### [EXERCISE DETAILS]
Every line of the records must be repeated exactly; pictures stay out.

══ LISTED ENTRIES

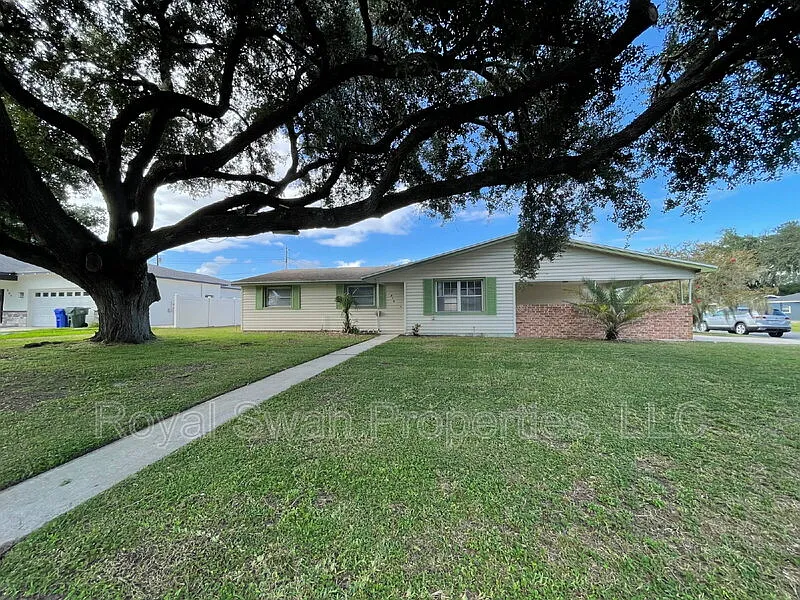 303 Thornwood Way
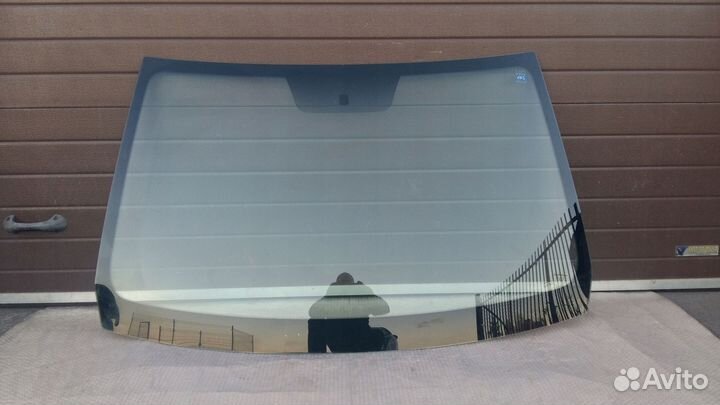 Лобовое стекло на Рено Сандеро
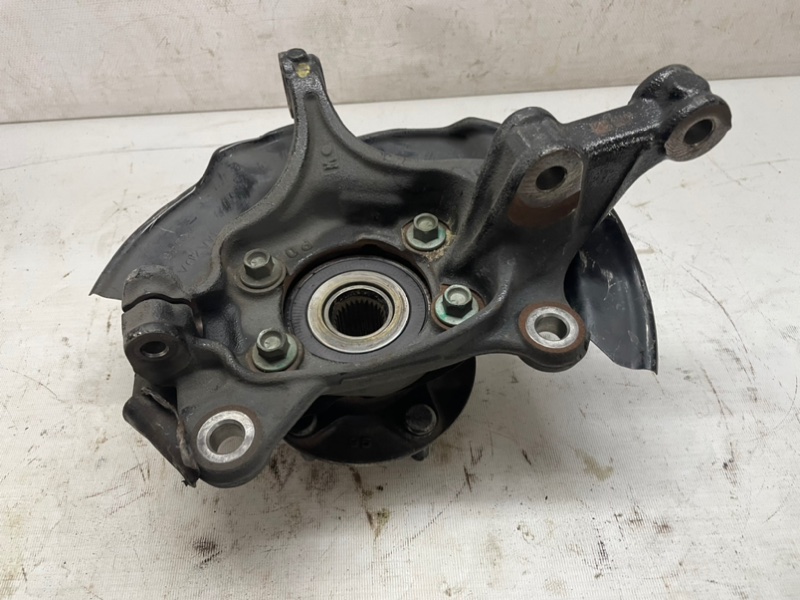 Кулак поворотный Mazda Mazda 3 2015 BM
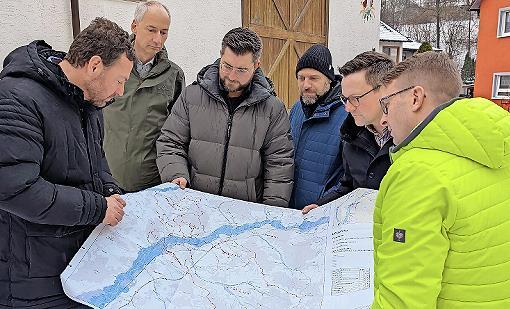 B&uuml;rgermeister Mario Sch&ouml;nwald, Bauamtsleiter Werner Gunreben, Stadtbaumeister Johannes Schmidt, Steffen Gaul (Gaul Ingenieure), Gesch&auml;ftsleiter Fabian Leppert, und Martin L&ouml;ffler (Gaul Ingenieure) am Hirtengraben in Nedensdorf (von links).
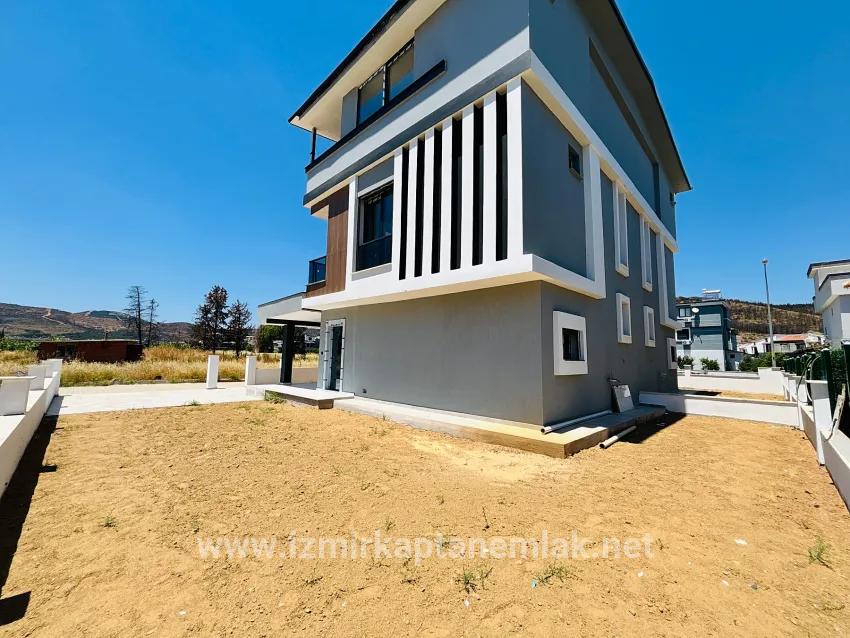 3+1 Bedroom Summerhouse For sale in Cumhuriyet Nbh. Seferihisar Doğanbey - 125 m²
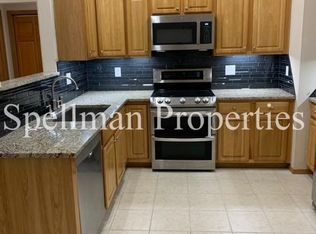 1817 N Cedarcrest Ave, Nixa, MO 65714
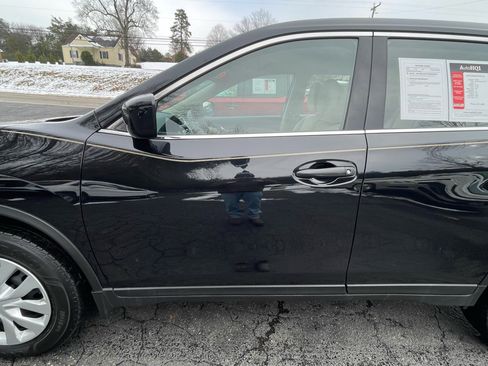 Used 2016 Nissan Rogue S image 3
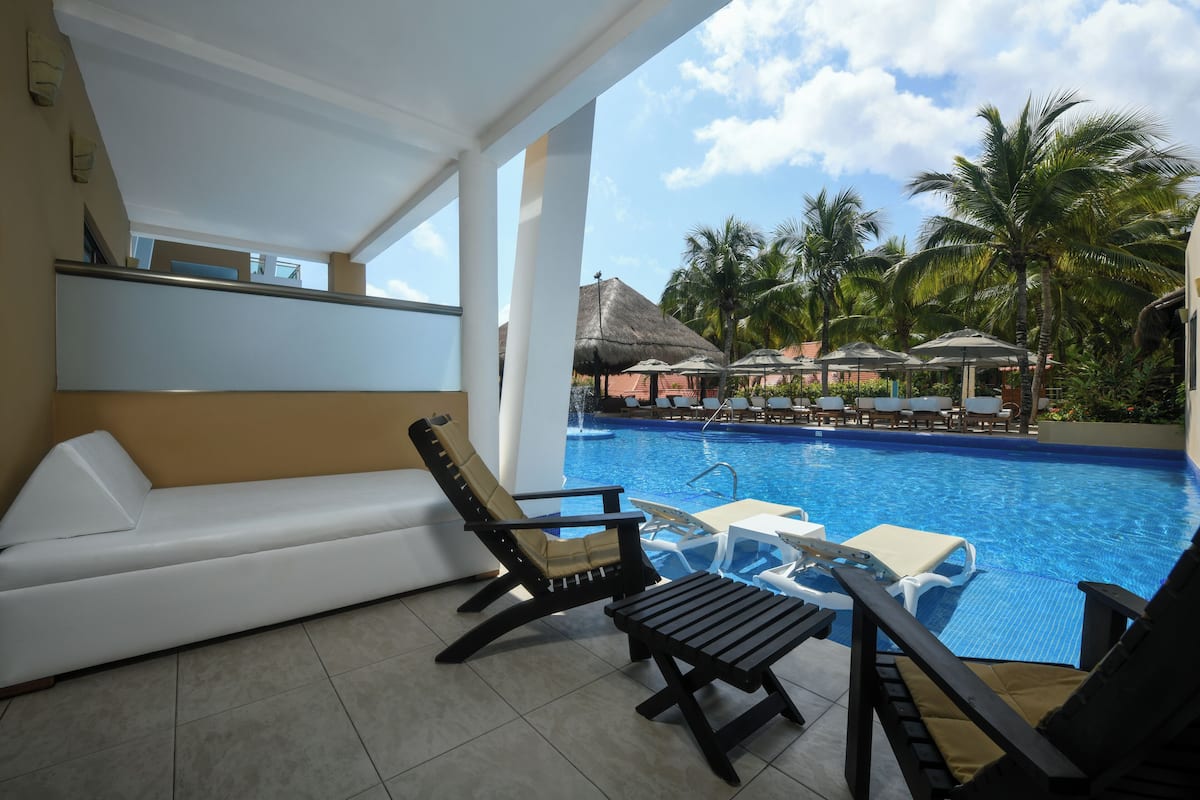 PREMIUM SWIM UP JUNIOR SUITE | Articles de minibar gratuits, coffre-fort, bureau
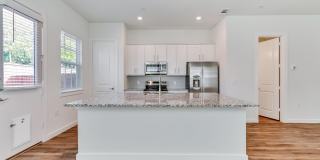 Legacy On Rockhill Gallery 102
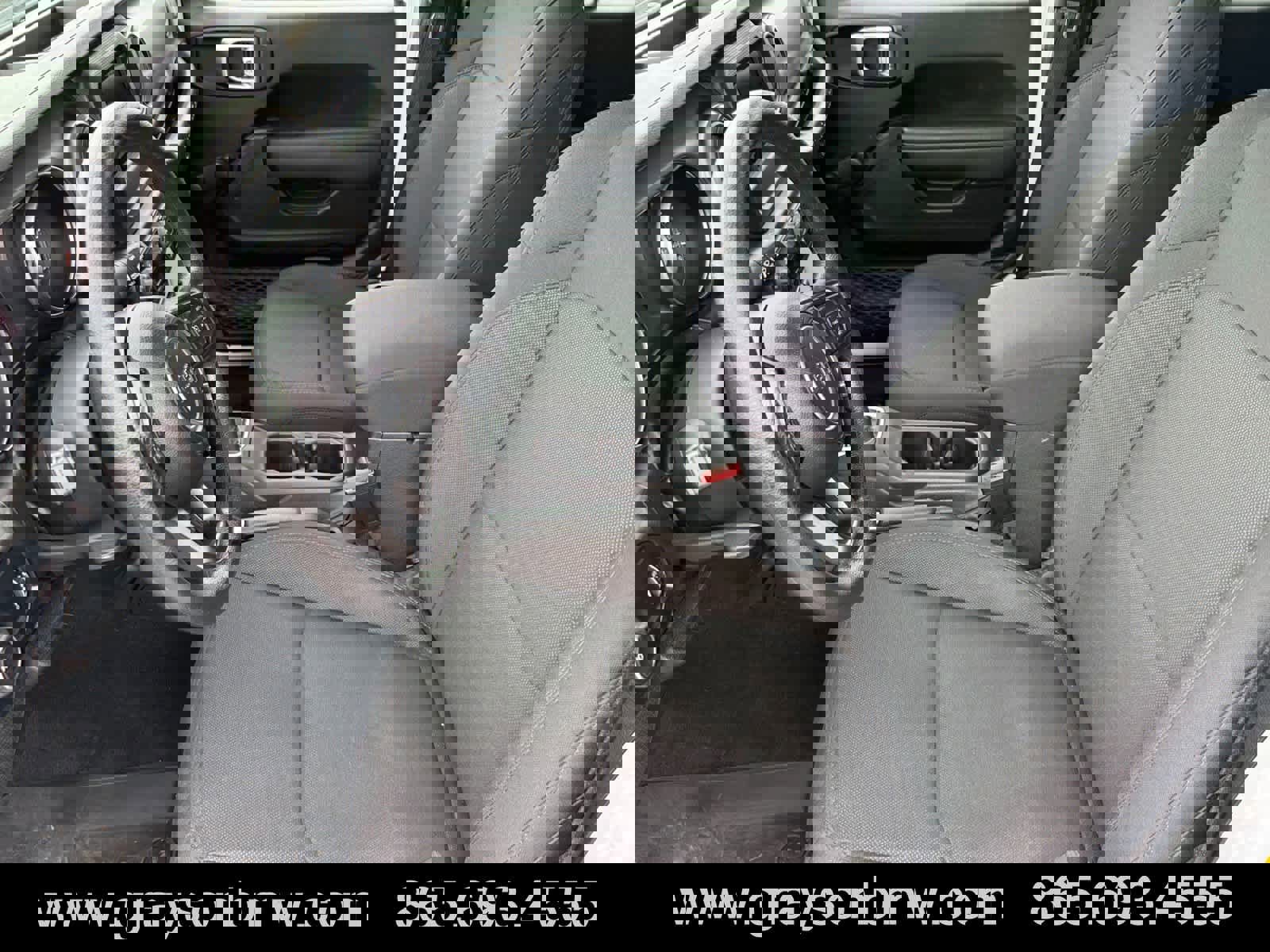 Used 2023 Jeep Wrangler Unlimited Sport image 13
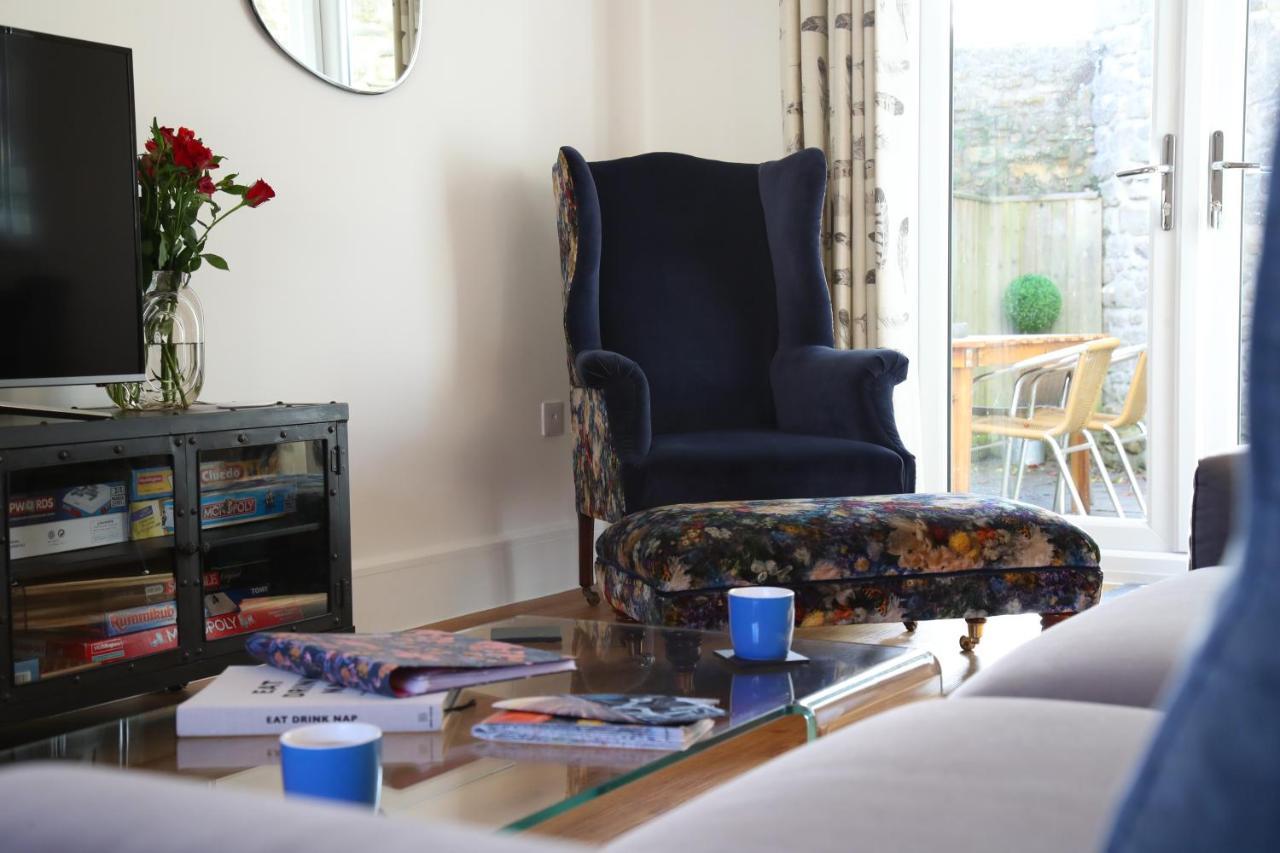 Burgess Yard 2-Bedroom Cottage, บาธ ภายนอก รูปภาพ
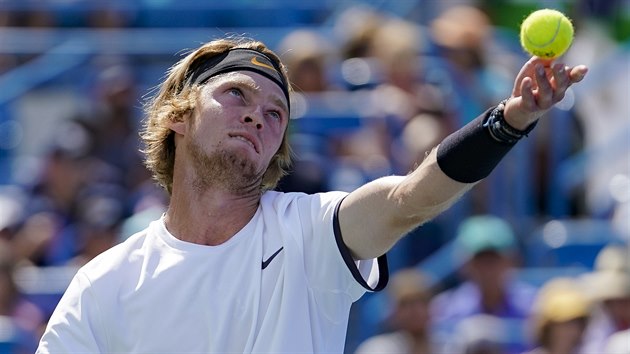 Andrej Rubljov servruje na turnaji v Cincinnati.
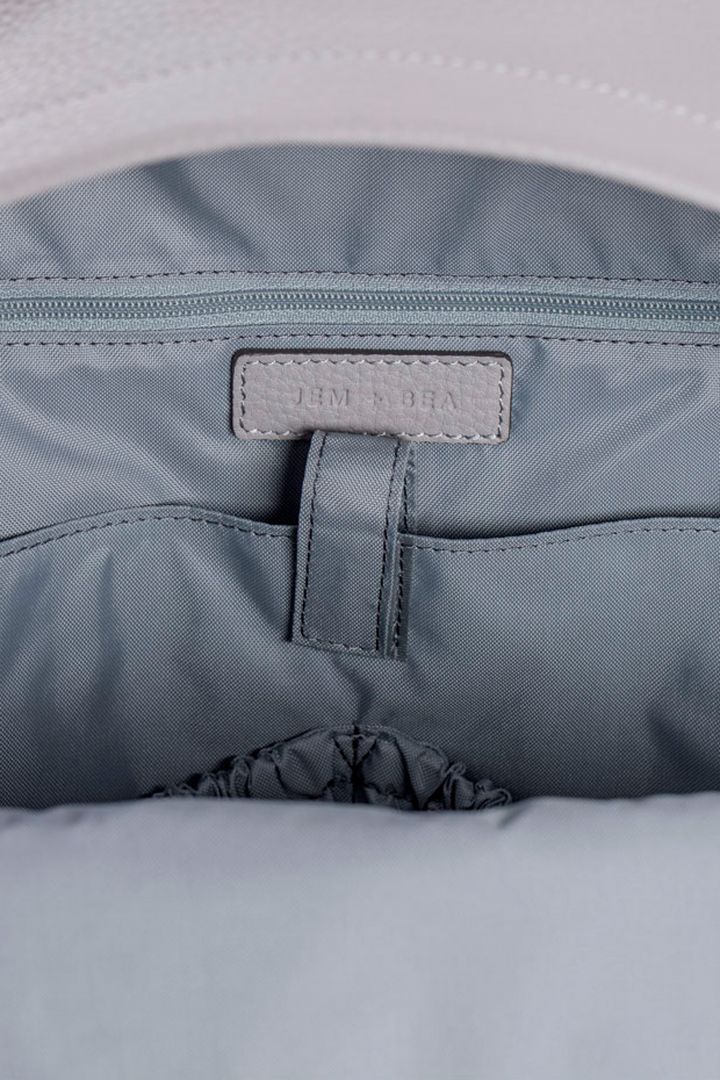 Luxe Wickelrucksack aus Kalbsleder grau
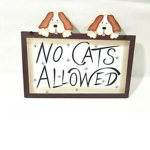 Dogs are way better then cats.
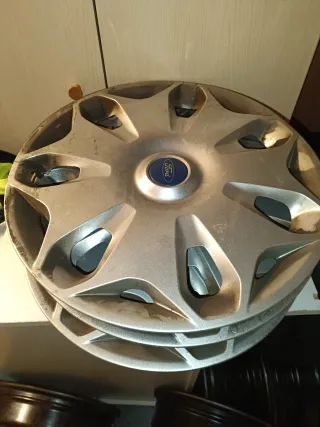 Tapacubos Ford 16 (4 unidades)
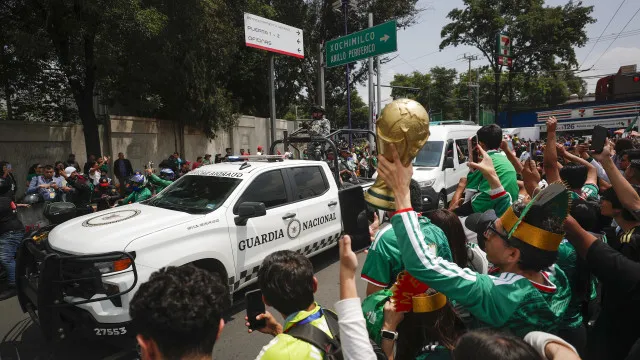 Milhares de adeptos e manifestantes 'entopem' ruas perto do arranque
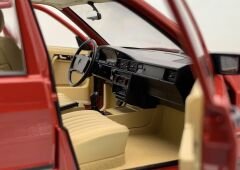 1:18 Mercedes-Benz 190E W201 Signal Red 1982 - Norev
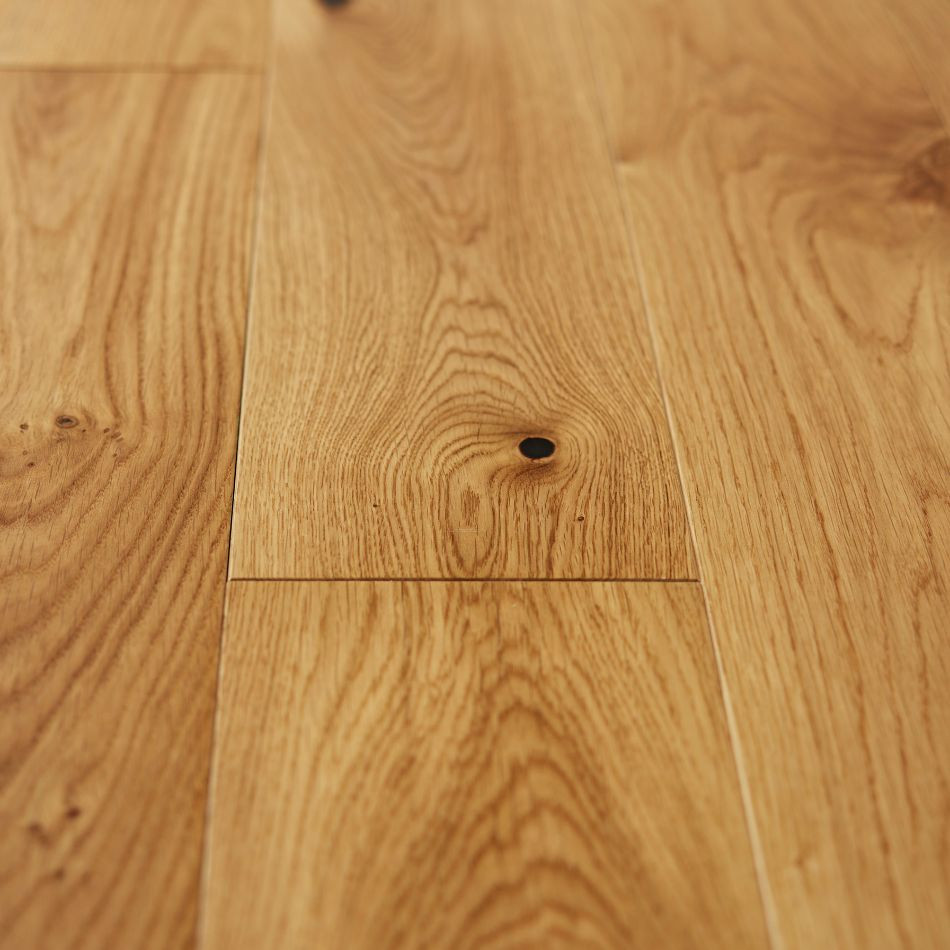 Artisan Flooring Satin Lacquered Traditional 18/4mm French Oak 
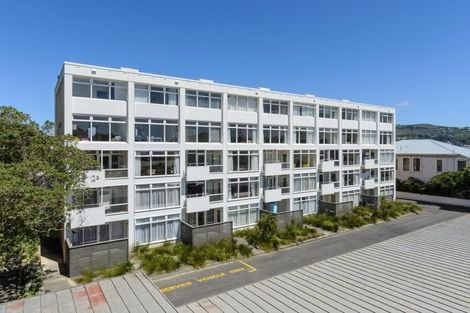 Photo of property in 12/4f Claremont Grove, Mount Victoria, Wellington, 6011
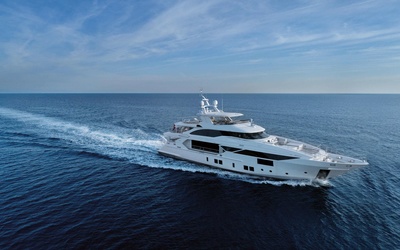 MCP Yachts 40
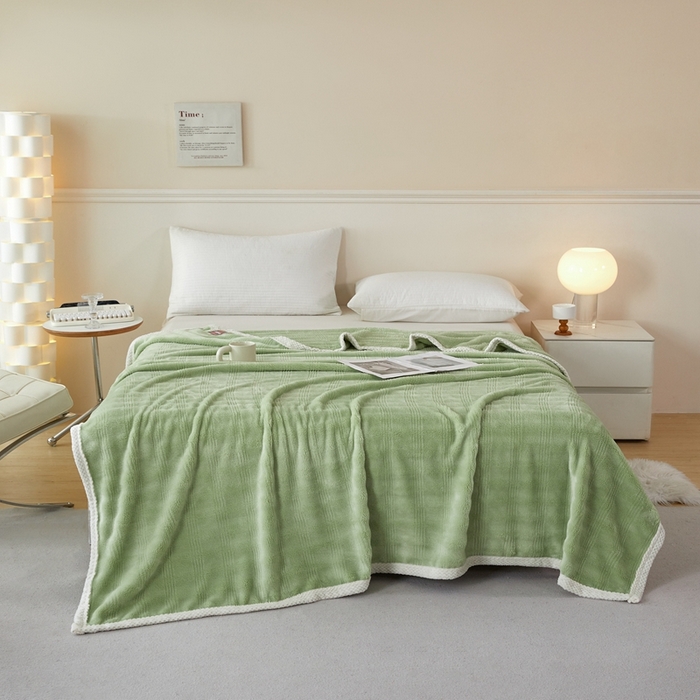 91家纺网 家纺一手货源 找家纺 可思家纺 2024新款纯色仿兔绒泡泡绒毛毯家用四级毯午睡毯 条纹人生抹茶绿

════

### [RESPONSE]
 303 Thornwood Way
 Лобовое стекло на Рено Сандеро
 Кулак поворотный Mazda Mazda 3 2015 BM
 B&uuml;rgermeister Mario Sch&ouml;nwald, Bauamtsleiter Werner Gunreben, Stadtbaumeister Johannes Schmidt, Steffen Gaul (Gaul Ingenieure), Gesch&auml;ftsleiter Fabian Leppert, und Martin L&ouml;ffler (Gaul Ingenieure) am Hirtengraben in Nedensdorf (von links).
 3+1 Bedroom Summerhouse For sale in Cumhuriyet Nbh. Seferihisar Doğanbey - 125 m²
 1817 N Cedarcrest Ave, Nixa, MO 65714
 Used 2016 Nissan Rogue S image 3
 PREMIUM SWIM UP JUNIOR SUITE | Articles de minibar gratuits, coffre-fort, bureau
 Legacy On Rockhill Gallery 102
 Used 2023 Jeep Wrangler Unlimited Sport image 13
 Burgess Yard 2-Bedroom Cottage, บาธ ภายนอก รูปภาพ
 Andrej Rubljov servruje na turnaji v Cincinnati.
 Luxe Wickelrucksack aus Kalbsleder grau
 Dogs are way better then cats.
 Tapacubos Ford 16 (4 unidades)
 Milhares de adeptos e manifestantes 'entopem' ruas perto do arranque
 1:18 Mercedes-Benz 190E W201 Signal Red 1982 - Norev
 Artisan Flooring Satin Lacquered Traditional 18/4mm French Oak 
 Photo of property in 12/4f Claremont Grove, Mount Victoria, Wellington, 6011
 MCP Yachts 40
 91家纺网 家纺一手货源 找家纺 可思家纺 2024新款纯色仿兔绒泡泡绒毛毯家用四级毯午睡毯 条纹人生抹茶绿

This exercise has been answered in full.